> Hi Lee,
> I became an academic person long ago with a
> special interest in light. Not light, as energy,
> but light as information, and the neuro and
> cognitive processing of that information. Along
> the way, I was thoroughly schooled in how confused
> and messed up things were in science, best
> explained by Thomas Kuhn:
> I actually met Thomas about the time I was
> participating in a full scale Cognitive revolution
> in academia, and the experimental studies being
> carried out all around me were fascinating. A fun
> read from this era is Plans and the structure
> of behavior:
You mention Kuhn often.
> The source of much of my revolutionary thinking
> was, The senses considered as perceptual
I'm a stones and bones kind of guy.
> It was in Hawaii, working on a telemedicine
> project, that I stumbled upon "Fingerprints . . ."
> and devoured the contents. With such a radical
> scientific background--even within the academic
> world--I was not at all surprised to see Graham
> similarly tackle established dogma in fields that
> I knew nothing about. What surprised me a little,
> was that we academics were thought of as locked
> into dogma--to be exposed and enlightened by free
> thinking free lancers like Graham. But, the
> writing was compelling, and the discoveries seemed
> real--sounded like fun. Besides,I had always been
> a fan of blue sky thinking.
Its interesting how many people were first exposed to this subject, at least in a more in depth way, by FoG. Graham's impact on this genre, and public awareness of the subject at large, cannot be understated.

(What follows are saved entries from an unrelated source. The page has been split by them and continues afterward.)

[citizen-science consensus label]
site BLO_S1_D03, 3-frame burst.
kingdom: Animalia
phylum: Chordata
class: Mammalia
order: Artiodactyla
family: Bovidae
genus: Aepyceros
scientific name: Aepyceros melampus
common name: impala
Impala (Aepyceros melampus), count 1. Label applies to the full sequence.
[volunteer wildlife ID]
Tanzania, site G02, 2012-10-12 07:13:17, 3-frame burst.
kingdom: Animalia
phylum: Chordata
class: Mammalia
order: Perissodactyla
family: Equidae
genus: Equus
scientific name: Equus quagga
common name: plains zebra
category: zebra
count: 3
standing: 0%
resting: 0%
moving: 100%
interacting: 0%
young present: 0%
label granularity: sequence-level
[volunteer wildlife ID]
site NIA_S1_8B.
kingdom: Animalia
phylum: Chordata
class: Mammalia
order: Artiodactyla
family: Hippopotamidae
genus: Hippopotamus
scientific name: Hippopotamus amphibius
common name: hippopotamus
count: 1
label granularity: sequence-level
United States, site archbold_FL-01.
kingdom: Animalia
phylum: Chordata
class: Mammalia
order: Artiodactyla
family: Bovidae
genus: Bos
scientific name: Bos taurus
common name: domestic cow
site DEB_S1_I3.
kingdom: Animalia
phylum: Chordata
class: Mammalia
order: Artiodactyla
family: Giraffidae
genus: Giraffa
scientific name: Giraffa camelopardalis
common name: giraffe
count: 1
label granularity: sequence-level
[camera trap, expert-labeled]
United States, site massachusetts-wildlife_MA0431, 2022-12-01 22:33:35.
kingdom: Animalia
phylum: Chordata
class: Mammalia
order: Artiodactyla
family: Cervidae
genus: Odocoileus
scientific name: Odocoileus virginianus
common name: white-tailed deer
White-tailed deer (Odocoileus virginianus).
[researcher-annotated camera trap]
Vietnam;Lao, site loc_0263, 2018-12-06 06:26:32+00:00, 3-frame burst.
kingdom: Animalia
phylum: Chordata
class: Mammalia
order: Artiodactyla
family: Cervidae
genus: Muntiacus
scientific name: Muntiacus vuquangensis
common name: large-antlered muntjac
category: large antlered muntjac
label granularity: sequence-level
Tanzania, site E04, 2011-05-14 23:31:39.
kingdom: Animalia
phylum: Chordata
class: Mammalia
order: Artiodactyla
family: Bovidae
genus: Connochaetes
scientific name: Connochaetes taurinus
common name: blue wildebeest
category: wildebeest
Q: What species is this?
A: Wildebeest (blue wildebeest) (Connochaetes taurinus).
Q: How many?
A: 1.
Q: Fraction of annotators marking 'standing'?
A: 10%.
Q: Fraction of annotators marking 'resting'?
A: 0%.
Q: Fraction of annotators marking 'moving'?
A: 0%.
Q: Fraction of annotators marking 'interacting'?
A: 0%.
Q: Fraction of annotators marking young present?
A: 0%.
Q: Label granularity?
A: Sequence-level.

> The big difference I see, after following
> developments for 20 years or so is that so many of
> the contributors are really lacking in appropriate
> training in basic science and philosophy.
This is not a prerequisite and when needed they can/should easily defer to others.
> So they
> do it wrong--but don't understand why their
> contribution has not been widely accepted.
Can you give specific examples?
> deeper issue is that many of Graham's flashy
> fantasies of lost civilizations can't be tested in
> sufficient detail to be truly supported--even if
> the "know-how" and resources were available.
History can be like that though, part of the reason why it is so open to interpretation and speculation.
> I've admired what you've contributed in Mysteries
> for a long time, and hope some of it turns into a
> book. I think it represents some of the best
> efforts to add some of the detail sorely lacking
> in Graham's books.
Thanks Ray. Very kind of you.
> Efforts to get more "sciency" in speculations
> about human cognitive processes, consciousness,
> and the universe seem to be new areas--especially
> when they involve some sort of computer
> simulation. It may be an area of exploration for
> the future, but so far I've found examples at GHMB
> far too sensationalistic.
Almost unanimously gobbledygook.
> So far, ones I've
> explored lack detail much as in Graham's early
> I never forget that there are two kinds of bad
> theories: ones that explain too little; and ones
> that explain too much. At GHMB, the theories
> never explain too little.
I think the problem is what they are thing to explain is nonsense in the first place.